Data for the task section start

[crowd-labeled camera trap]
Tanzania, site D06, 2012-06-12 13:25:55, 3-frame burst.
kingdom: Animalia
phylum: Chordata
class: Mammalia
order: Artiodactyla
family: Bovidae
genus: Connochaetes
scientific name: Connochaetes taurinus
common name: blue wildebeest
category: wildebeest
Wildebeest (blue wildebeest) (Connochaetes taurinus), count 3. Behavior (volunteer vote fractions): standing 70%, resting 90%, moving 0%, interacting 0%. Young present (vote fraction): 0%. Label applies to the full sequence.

Data for the task section end

• Exercise
Return the records exactly, every line included.

• Solution to this problem
[crowd-labeled camera trap]
Tanzania, site D06, 2012-06-12 13:25:55, 3-frame burst.
kingdom: Animalia
phylum: Chordata
class: Mammalia
order: Artiodactyla
family: Bovidae
genus: Connochaetes
scientific name: Connochaetes taurinus
common name: blue wildebeest
category: wildebeest
Wildebeest (blue wildebeest) (Connochaetes taurinus), count 3. Behavior (volunteer vote fractions): standing 70%, resting 90%, moving 0%, interacting 0%. Young present (vote fraction): 0%. Label applies to the full sequence.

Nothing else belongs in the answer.